BRIEF 1 - In the blog post, what did the nurses say when Dr. Hurn came to the hospital after the show?
BRIEF 2 - List everything the blog post says Dr. Hurn was still wearing when he went to the hospital to do his rounds.

DOCUMENT EXTRACT -
·····
Even worse, in the next scene he was back and his wife was yet again pregnant. Now the doctor really had to think.

"Hmmmm," said the doctor. "Appears we been operating on the wrong one!"

Ha ha ha ha ha. That one brought the house down.

After the show, when all the audience had gone, and the gymnasium was just an empty floor covered with folding chairs, there was great hiliarity among the actors. Grease paint was in their blood now. A flask was passed around. Some went down to the coffee shop to laugh and drink coffee. Dr. Hurn went to the hospital to do his rounds, still wearing his costume, bobbing bow-tie, and blackface makeup.

"Lordy!" said the nurses.

"My word!" said the patients.

My Uncle Doc, Dr. Hurn, he just bobbed his bow-tie, and didn't say nothing.

Posted by bloggard at 18:23:28 [Link] - Category: 5 Looking Back
Comments

George wrote:

Got some great home movie footage of these shows. Do you have a way of projecting 8mm film? I'm sure the old family projector I still have doesn't work anymore.
01/07/04 10:36:04

bloggard wrote:

I may be wrong, but as you live in Big-D, I'd bet some money that calling around to photo-developing shops will yield somebody that can turn your 8mm into video or DVD. If you do this, try to grab me a still, if you can.
·····
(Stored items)
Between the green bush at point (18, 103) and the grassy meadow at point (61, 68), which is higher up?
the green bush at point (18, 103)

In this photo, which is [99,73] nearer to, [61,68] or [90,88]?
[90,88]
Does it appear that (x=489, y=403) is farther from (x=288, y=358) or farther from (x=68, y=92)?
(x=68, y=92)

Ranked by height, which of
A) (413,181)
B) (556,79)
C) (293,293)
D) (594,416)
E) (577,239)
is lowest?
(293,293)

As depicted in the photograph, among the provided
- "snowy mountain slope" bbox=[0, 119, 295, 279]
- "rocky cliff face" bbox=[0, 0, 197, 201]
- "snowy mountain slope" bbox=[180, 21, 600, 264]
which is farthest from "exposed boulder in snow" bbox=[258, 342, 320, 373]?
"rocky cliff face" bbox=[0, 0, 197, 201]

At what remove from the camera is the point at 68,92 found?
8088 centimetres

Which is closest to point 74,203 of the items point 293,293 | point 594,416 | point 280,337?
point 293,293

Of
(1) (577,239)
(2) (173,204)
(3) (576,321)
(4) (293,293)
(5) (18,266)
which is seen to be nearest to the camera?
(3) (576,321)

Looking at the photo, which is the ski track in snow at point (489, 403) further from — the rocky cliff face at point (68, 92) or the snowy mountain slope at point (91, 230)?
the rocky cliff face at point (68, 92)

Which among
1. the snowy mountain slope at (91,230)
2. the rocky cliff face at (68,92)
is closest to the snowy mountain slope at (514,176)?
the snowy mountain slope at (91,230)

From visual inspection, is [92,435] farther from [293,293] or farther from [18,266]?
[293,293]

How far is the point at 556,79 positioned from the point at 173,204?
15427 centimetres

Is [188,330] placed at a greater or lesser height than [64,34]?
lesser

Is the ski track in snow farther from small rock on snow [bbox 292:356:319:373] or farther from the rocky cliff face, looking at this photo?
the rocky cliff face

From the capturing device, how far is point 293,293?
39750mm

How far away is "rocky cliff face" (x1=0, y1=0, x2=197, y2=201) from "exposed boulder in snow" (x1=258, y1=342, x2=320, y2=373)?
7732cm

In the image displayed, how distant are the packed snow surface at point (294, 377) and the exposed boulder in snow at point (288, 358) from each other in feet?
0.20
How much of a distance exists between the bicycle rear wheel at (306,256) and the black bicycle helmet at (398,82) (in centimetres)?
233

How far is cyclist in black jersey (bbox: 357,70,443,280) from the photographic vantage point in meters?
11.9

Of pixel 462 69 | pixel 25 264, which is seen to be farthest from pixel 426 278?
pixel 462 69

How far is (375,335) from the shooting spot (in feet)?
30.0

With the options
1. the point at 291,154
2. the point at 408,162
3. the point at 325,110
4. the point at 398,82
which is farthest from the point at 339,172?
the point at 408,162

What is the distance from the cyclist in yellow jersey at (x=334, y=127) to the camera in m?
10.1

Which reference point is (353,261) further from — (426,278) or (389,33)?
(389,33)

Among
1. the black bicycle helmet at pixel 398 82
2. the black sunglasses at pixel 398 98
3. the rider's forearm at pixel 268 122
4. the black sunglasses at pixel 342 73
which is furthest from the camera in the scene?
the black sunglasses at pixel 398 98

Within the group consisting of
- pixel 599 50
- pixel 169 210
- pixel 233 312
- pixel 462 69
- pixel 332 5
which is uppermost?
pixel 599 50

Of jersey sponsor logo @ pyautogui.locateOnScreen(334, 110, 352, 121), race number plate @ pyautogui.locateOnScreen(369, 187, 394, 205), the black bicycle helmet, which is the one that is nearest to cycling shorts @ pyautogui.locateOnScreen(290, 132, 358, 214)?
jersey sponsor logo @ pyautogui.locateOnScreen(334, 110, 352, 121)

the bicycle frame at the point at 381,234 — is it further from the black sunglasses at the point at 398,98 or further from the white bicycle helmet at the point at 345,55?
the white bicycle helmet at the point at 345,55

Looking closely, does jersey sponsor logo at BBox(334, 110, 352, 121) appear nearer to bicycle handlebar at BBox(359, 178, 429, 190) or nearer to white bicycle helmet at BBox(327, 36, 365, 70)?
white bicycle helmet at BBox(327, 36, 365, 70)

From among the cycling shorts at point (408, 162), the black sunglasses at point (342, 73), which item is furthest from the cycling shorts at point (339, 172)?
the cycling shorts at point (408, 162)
·····
TASK RESPONSE 1 - "Lordy!"

TASK RESPONSE 2 - His costume, his bobbing bow-tie, and his blackface makeup.